Monitoring and long-term reporting for IBM Spectrum Protect Plus. Provides a data bridge from SPP to InfluxDB and provides visualization dashboards via Grafana.
Apache License 2.0
13 stars 8 forks source link

SPPCheck: Interpolate multiple missing values #116

Open NielsKorschinsky opened 1 year ago

NielsKorschinsky commented 1 year ago

Current state:

Only a maximum of one data point is interpolated when preparing the data. This has the reasoning that an assumption of multiple datapoints can have a negative effect when summarizing, especially with counting values. this is because a zero-count is not permitted and internally handled as NA, interpolating would bloat up the summarized count. However - how realistic are zero-counts in a production system?

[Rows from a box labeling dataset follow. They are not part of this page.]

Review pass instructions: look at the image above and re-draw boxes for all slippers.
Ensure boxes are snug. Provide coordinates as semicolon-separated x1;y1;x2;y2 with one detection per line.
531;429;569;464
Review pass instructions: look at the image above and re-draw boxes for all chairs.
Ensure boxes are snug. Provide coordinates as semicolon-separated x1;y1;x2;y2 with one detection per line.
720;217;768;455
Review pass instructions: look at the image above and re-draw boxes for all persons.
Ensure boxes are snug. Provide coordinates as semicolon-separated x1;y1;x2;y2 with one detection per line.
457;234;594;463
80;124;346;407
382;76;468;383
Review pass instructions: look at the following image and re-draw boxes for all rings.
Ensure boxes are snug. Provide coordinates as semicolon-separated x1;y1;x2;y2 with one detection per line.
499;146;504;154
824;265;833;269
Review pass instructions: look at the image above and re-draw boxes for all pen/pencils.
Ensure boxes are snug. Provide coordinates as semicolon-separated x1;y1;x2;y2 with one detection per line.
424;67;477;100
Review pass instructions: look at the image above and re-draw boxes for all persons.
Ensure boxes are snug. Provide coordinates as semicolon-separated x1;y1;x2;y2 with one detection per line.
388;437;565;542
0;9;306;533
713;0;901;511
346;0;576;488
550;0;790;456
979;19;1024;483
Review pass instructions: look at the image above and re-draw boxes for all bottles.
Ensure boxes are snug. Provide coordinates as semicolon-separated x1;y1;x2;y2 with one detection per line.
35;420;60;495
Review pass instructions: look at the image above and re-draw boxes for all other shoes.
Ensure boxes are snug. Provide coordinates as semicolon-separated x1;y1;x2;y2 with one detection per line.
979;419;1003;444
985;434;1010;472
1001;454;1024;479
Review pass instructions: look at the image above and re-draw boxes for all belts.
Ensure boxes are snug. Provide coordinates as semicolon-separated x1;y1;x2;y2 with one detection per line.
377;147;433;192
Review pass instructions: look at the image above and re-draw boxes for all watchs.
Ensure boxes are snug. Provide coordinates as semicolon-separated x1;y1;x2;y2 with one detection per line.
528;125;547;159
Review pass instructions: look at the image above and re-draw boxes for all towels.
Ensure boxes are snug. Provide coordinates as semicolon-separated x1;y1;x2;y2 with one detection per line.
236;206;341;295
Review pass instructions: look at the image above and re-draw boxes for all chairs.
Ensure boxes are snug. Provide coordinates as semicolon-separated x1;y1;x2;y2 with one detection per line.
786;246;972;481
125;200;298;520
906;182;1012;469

The major issue with not interpolating these intermediate values is, that they can greatly affect the summarized prediction. If a single multiple systems fail, the trend for this period is lower than before and after, showing the prediction function there was an increase/decrease in the trend. It might be wise to interpolate any point, as long as there is a following data point (or multiple? hard to implement).

The individual prediction is not affected, as they are interpolated as a safety measurement before, resulting in a error spam in the log messages (note #113 )

latest_total_summarized_storage_data

Except of Masters thesis:

Due to an unknown reason, some of the vSnaps associated with the testing system were unreachable. 
Therefore, no data could be collected by SPPMon and the data points are missing. 
According to the guidelines of the predictor,when preparing data, a maximum of one data point can be interpolated in a row (see Section4.2.3). 
This guideline results in missing data from four of seven vSnaps from 04.05.2022 until 07.06.2022. 
These missing values influence the total trend, though it is negligible in the long-term trend.
The missing values are not directly apparent in Grafana because it automatically connects the remaining data points, though when inspecting the data, the missing values become apparent.